Un
passo indietro per la democrazia, non per la partitocrazia
Si
vota oggi per il rinnovo della Provincia di Verona.
Ricorderete
le polemiche circa l'utilità dell'Ente provinciale; vanno avanti
praticamente dal 1970, anno di costituzione delle Regioni ordinarie
come Enti.
Ebbene,
il nostro legislatore – sulla proposta del braccio destro di Renzi,
Graziano Delrio – non ha abolito (o ridotto) le province ma, in
buona sostanza, solo il diritto dei cittadini di votare per i propri
rappresentanti provinciali.
Siamo
tornati di fatto alla Prima Repubblica perché i Presidenti non li
eleggono più i cittadini, bensì i sindaci e i consiglieri comunali
(gli assessori, anche se eletti con centinaia di preferenze, nelle
cittadine con più di quindicimila abitanti non votano).
Per
rendere ancora più incredibile la discrasia tra elezione diretta dei
sindaci ed elezione di secondo livello per la Provincia, troviamo
altre differenze anche sulla durata del mandato.
I
sindaci durano in carica cinque anni?

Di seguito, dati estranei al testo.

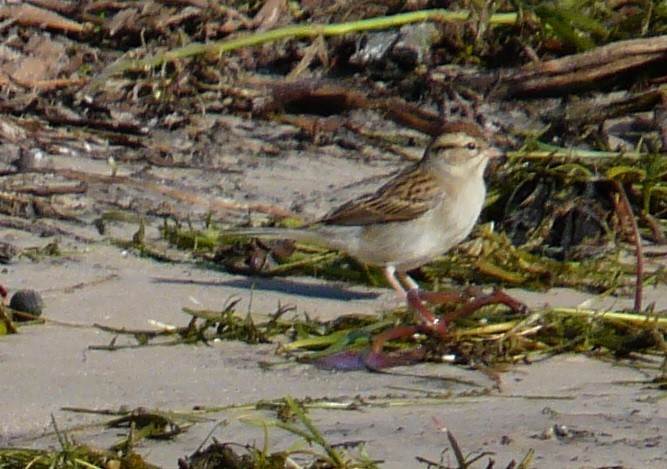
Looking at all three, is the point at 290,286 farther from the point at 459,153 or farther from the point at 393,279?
Answer: the point at 459,153

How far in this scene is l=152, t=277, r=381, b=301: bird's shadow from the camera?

Bene, il mandato del Presidente
della Provincia sarà di quattro anni e quello dei consigli
provinciali di due anni!
Hai
voglia a quanti bei casi di ingovernabilità si verificheranno nel
caso il Presidente eletto avrà a che fare, dopo due anni, con un
rinnovato consiglio provinciale.
Peraltro
di cosa si occuperanno le nuove Province?
“Programmazione
e pianificazione in materia di ambiente (evviva la sovrapposizione
con i compiti di pianificazione delle Regioni!), trasporto, rete
scolastica, elaborazione dati, assistenza tecnico‐amministrativa
per gli enti locali (serve un organo politico per fare 'sta roba
qui?), gestione dell’edilizia scolastica, controllo dei fenomeni
discriminatori in ambito occupazionale e promozione delle pari
opportunità sul territorio provinciale” (sic!).
Sono
contento di non essere più consigliere comunale se non altro per non
dover votare in questo schifo di elezioni.